═════ Passage given

# I am starting to think Brandon Roy will be top 3



## Ballscientist (Nov 11, 2002)

I think Thomas, Aldridge and Gay are overrated.


----------



## rebelsun (Nov 25, 2003)

Brandon Roy is the most overrated player in this draft.


----------



## TM (Jun 30, 2003)

Ballscientist said:


> I think Thomas, Aldridge and Gay are overrated.


I have a feeling everyone else will think you're nuts.


----------



## HB (May 1, 2004)

He is not better than the 3 players you mentioned Mr Ballscientist


----------



## Ballscientist (Nov 11, 2002)

Hbwoy said:


> He is not better than the 3 players you mentioned Mr Ballscientist


The measurement is not who is a better player, it is who fits in the NBA better. In other words, who can play in the restricted area and who will have the foul trouble in that area.


----------



## mediocre man (Feb 24, 2004)

I hope to God he goes top three, that means Portland will get a better player


----------



## bruno34115 (Apr 14, 2003)

mediocre man said:


> I hope to God he goes top three, that means Portland will get a better player


Damn streight, only me for the Wolves.


----------



## TM (Jun 30, 2003)

Ballscientist said:


> In other words, who can play in the restricted area and who will have the foul trouble in that area.


:laugh:


----------



## Mr. Hobbes (Jul 1, 2005)

Ballscientist said:


> I think Thomas, Aldridge and Gay are overrated.


I agree with Ballscientist.


----------



## SeaNet (Nov 18, 2004)

══════════
═════ Excerpted data

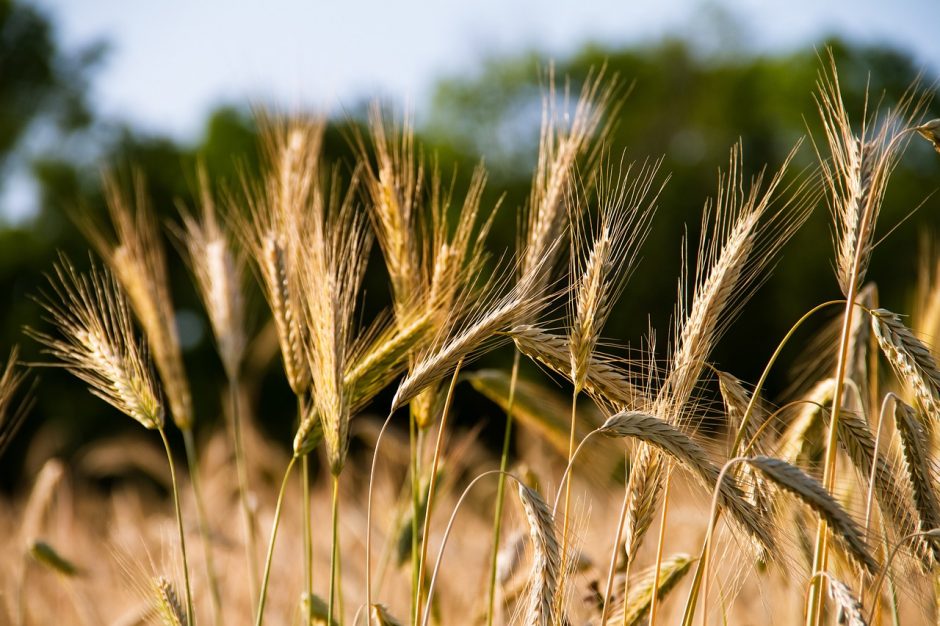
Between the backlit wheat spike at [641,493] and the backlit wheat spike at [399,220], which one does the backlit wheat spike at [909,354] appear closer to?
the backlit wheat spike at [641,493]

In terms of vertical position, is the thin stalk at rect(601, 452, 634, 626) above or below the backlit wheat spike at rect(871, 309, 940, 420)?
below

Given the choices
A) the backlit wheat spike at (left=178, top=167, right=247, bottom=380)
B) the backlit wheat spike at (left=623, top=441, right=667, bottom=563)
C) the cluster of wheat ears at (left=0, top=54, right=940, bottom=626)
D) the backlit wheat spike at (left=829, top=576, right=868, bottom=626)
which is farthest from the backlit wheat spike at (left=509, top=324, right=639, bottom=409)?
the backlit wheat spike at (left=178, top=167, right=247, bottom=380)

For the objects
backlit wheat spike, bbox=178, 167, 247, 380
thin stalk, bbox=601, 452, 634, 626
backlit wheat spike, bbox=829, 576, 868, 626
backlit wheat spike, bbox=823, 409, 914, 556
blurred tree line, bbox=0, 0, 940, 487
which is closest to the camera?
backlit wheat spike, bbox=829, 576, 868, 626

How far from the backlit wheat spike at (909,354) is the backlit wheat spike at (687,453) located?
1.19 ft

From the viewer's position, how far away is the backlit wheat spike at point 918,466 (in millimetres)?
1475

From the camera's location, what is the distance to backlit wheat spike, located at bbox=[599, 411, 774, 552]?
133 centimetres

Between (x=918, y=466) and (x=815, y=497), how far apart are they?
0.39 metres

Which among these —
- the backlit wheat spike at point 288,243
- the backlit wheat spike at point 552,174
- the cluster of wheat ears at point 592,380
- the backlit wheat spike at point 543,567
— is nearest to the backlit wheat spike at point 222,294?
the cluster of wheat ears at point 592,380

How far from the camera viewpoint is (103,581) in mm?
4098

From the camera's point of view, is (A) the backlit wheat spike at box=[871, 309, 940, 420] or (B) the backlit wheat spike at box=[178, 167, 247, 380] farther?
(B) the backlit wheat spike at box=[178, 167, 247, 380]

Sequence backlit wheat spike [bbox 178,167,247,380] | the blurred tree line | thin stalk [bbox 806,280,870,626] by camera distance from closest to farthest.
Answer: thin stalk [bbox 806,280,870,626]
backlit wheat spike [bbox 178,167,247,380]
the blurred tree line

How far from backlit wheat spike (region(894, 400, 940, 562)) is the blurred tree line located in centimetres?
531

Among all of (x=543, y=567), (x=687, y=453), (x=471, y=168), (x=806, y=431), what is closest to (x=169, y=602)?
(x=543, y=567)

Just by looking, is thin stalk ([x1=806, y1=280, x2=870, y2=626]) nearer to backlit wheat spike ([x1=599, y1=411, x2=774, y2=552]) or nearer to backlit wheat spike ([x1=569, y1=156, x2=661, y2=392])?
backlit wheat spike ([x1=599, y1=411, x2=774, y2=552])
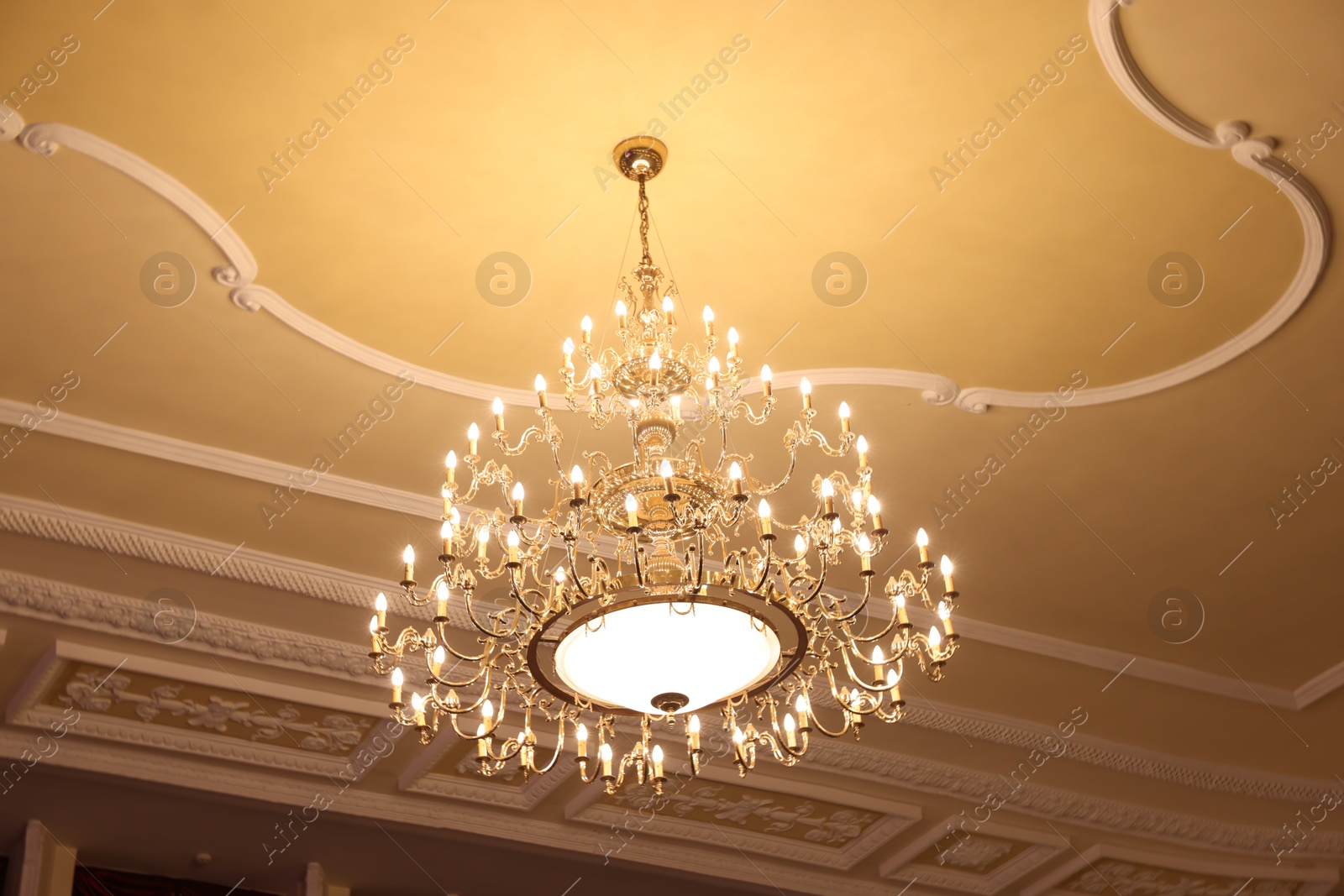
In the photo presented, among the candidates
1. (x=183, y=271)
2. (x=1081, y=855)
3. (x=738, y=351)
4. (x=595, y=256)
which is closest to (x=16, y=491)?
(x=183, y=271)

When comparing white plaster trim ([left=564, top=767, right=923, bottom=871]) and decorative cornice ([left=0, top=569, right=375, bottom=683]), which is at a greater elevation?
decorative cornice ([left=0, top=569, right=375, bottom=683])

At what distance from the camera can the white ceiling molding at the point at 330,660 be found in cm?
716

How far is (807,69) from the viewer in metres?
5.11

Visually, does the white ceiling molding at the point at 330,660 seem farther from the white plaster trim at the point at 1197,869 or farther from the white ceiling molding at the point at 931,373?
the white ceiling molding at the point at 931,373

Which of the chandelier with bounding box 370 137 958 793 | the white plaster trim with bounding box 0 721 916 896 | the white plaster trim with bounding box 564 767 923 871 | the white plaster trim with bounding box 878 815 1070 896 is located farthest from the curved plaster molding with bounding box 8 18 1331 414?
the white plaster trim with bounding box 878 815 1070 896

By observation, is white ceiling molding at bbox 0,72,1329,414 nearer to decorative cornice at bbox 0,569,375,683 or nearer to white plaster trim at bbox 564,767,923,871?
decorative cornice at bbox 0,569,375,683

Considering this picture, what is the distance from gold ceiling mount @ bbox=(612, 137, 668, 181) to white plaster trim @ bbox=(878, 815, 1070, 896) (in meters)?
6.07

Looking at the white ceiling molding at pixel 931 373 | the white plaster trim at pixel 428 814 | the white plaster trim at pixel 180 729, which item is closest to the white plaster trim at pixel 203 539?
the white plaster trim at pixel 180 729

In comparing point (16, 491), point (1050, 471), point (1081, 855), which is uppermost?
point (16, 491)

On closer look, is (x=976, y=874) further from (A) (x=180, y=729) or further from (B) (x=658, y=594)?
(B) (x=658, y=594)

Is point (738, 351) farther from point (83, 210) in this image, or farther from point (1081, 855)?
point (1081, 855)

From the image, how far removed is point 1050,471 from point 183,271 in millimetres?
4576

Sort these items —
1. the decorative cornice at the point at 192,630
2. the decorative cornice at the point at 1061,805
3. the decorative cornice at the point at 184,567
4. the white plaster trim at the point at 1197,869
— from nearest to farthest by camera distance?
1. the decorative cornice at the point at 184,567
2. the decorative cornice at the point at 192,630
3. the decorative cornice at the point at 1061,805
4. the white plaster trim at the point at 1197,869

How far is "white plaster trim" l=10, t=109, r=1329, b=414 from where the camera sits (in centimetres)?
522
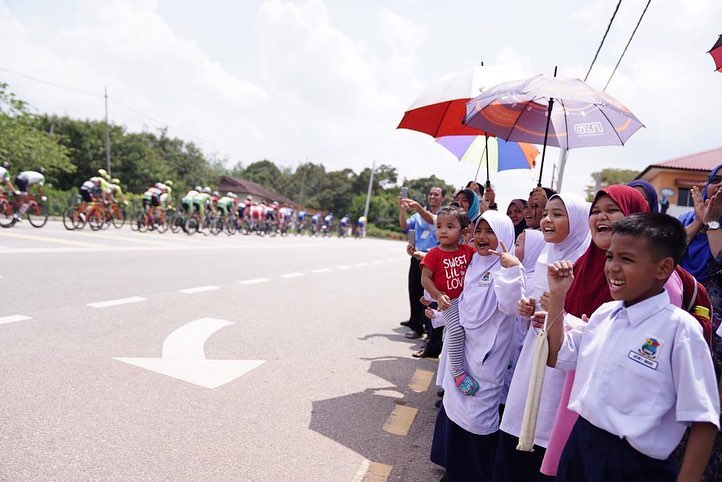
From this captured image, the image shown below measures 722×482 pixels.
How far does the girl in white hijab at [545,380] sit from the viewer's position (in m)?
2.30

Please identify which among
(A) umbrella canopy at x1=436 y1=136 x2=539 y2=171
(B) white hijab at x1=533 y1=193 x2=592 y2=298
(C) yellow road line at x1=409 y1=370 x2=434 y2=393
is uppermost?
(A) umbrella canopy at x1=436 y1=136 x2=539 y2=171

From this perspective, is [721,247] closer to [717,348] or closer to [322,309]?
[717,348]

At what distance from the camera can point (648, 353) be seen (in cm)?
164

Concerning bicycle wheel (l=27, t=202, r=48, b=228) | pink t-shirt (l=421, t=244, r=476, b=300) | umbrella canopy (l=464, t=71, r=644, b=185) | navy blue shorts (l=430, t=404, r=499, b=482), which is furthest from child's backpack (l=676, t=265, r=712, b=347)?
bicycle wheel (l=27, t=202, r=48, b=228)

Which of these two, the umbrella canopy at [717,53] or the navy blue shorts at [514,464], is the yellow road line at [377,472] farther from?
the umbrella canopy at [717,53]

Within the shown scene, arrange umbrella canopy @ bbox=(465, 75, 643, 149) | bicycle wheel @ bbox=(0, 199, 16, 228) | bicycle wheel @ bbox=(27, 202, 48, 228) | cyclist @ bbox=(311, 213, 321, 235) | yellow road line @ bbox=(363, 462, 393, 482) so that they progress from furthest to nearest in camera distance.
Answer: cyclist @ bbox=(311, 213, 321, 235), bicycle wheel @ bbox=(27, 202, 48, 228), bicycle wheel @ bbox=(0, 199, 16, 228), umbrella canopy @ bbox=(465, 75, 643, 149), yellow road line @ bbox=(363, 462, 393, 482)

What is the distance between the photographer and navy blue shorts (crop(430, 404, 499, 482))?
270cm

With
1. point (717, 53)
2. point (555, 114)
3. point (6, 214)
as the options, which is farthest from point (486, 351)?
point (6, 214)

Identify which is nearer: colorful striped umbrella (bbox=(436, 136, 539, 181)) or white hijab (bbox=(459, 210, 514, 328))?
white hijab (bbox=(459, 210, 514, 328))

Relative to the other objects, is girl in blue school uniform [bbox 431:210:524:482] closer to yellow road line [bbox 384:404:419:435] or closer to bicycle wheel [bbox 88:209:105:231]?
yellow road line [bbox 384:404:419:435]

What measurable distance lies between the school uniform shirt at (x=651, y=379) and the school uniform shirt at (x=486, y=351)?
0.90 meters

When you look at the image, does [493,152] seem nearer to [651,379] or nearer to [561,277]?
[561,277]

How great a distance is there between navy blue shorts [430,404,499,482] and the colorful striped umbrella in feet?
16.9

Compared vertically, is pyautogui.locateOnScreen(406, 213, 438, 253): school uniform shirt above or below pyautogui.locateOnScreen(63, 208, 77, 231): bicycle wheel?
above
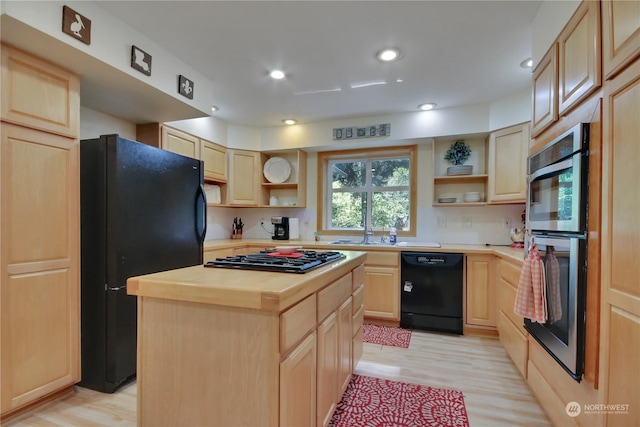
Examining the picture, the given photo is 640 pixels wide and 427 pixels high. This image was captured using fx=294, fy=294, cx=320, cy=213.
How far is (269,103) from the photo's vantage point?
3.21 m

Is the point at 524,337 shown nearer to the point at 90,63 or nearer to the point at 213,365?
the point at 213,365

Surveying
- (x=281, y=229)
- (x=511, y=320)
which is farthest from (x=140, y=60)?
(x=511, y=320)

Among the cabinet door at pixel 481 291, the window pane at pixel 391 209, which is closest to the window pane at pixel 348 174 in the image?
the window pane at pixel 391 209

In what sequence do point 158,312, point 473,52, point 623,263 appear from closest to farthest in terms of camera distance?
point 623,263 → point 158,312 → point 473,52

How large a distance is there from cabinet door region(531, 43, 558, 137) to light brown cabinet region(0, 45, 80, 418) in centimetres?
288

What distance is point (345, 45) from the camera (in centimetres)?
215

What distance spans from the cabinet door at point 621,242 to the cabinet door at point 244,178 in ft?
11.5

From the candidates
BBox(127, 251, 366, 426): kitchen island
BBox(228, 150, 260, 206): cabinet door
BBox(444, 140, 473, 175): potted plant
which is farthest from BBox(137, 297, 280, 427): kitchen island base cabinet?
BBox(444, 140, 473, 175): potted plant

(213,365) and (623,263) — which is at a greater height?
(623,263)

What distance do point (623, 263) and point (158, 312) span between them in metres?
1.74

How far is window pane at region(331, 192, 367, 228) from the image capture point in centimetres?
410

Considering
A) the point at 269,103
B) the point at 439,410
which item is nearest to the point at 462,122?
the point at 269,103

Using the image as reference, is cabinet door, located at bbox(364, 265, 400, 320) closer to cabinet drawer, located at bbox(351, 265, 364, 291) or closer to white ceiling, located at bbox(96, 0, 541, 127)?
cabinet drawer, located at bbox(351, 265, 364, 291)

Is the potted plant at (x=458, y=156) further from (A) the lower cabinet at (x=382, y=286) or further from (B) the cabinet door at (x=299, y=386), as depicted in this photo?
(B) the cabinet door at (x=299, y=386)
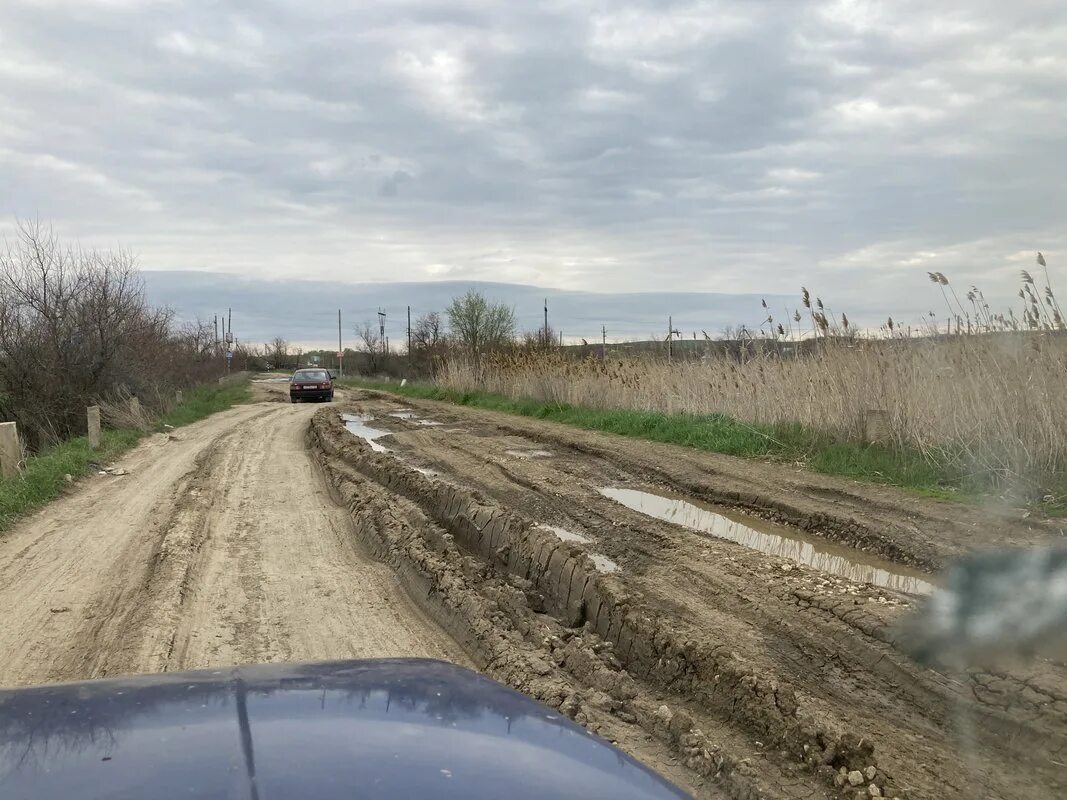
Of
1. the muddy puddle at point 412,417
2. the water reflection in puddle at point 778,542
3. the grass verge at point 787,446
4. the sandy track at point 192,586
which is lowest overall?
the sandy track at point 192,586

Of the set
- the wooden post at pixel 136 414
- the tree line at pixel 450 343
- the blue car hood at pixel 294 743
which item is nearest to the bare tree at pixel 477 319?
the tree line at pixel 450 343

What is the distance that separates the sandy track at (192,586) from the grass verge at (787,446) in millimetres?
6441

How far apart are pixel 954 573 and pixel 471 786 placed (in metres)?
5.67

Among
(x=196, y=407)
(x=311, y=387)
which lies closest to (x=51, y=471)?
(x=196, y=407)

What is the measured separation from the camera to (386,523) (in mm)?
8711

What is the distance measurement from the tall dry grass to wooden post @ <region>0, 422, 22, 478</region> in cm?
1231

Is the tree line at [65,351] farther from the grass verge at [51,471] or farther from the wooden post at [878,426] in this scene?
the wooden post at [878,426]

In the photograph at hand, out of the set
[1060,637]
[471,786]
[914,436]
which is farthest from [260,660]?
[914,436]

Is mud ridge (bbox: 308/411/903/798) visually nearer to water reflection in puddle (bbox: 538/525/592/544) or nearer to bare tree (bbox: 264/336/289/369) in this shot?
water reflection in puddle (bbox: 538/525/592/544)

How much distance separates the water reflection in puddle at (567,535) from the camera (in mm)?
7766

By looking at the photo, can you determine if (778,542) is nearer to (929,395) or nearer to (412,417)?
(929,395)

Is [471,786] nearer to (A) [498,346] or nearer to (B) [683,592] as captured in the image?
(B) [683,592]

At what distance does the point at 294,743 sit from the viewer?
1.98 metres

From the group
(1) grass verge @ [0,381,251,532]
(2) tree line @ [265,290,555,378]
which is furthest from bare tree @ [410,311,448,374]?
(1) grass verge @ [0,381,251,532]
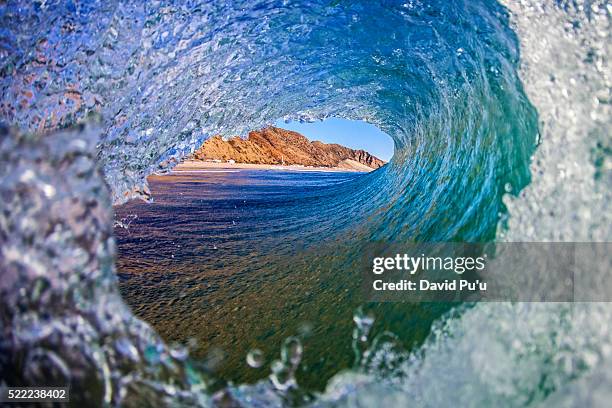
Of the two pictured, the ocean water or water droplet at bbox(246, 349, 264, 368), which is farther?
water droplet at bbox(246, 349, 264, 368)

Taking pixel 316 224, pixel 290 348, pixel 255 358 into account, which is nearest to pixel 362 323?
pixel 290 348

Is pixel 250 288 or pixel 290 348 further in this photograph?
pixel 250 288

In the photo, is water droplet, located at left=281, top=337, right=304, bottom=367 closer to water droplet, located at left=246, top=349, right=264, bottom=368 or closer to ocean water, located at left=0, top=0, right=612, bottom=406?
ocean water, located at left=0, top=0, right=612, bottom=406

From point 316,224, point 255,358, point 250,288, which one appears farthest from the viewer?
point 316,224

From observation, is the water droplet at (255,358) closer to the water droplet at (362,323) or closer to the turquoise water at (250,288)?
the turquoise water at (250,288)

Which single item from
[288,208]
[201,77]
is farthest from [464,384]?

══════════

Exercise instructions =
1: Please translate this sentence from the Brandon Roy draft thread into Spanish: "The measurement is not who is a better player, it is who fits in the NBA better."
2: Extend the Brandon Roy draft thread from the point where it stops.

Responses to the tasks =
1: La medida no es quién es mejor jugador, sino quién encaja mejor en la NBA.

2:
Gay is certainly over-rated. All the tools, never put it all together. Potential is great coming out of HS or after one year in college. After that you better have done something w/ it.


----------



## bigbabyjesus (Mar 1, 2003)

SeaNet said:


> Gay is certainly over-rated. All the tools, never put it all together. Potential is great coming out of HS or after one year in college. After that you better have done something w/ it.


Your acting like he did nothing in college...

Did he live up to his potential? No. But that doesn't mean that he wasn't one of the best players on one of the best teams in the nation.


----------



## bruno34115 (Apr 14, 2003)

Rudy Gay as a sophomore on a loaded UCONN team: PPG 15.2 APG 2.1 RPG 6.4

Brandon Roy as a sophomore on an average Washington team: PPG: 12.9 APG: 3.3 RPG: 5.3


----------



## MemphisX (Sep 11, 2002)

bruno34115 said:


> Rudy Gay as a sophomore on a loaded UCONN team: PPG 15.2 APG 2.1 RPG 6.4
> 
> Brandon Roy as a sophomore on an average Washington team: PPG: 12.9 APG: 3.3 RPG: 5.3


Perspective....most people hate it.


----------



## HKF (Dec 10, 2002)

Well I disagree and here's why.

I love Roy (really do), but unless Boston or ATL select him, I think he's going No. 8 to Houston. Most of the other teams ahead of him, don't need SG's. 

Brandon is not a combo guard. He's a straight up SG with a little more rounded game. If I had to compare him to someone, I guess the player I think of most, when watching him is well, I don't have a comparison.

His BBall IQ is off the charts. He'll fit in nicely in Houston.


----------



## jworth (Feb 17, 2006)

HKF said:


> Well I disagree and here's why.
> 
> I love Roy (really do), but unless Boston or ATL select him, I think he's going No. 8 to Houston. Most of the other teams ahead of him, don't need SG's.
> 
> ...


I'm hoping you're right.


----------



## rebelsun (Nov 25, 2003)

HKF said:


> If I had to compare him to someone, I guess the player I think of most, when watching him is well, I don't have a comparison.


Bob Sura?


----------



## HKF (Dec 10, 2002)

RebelSun said:


> Bob Sura?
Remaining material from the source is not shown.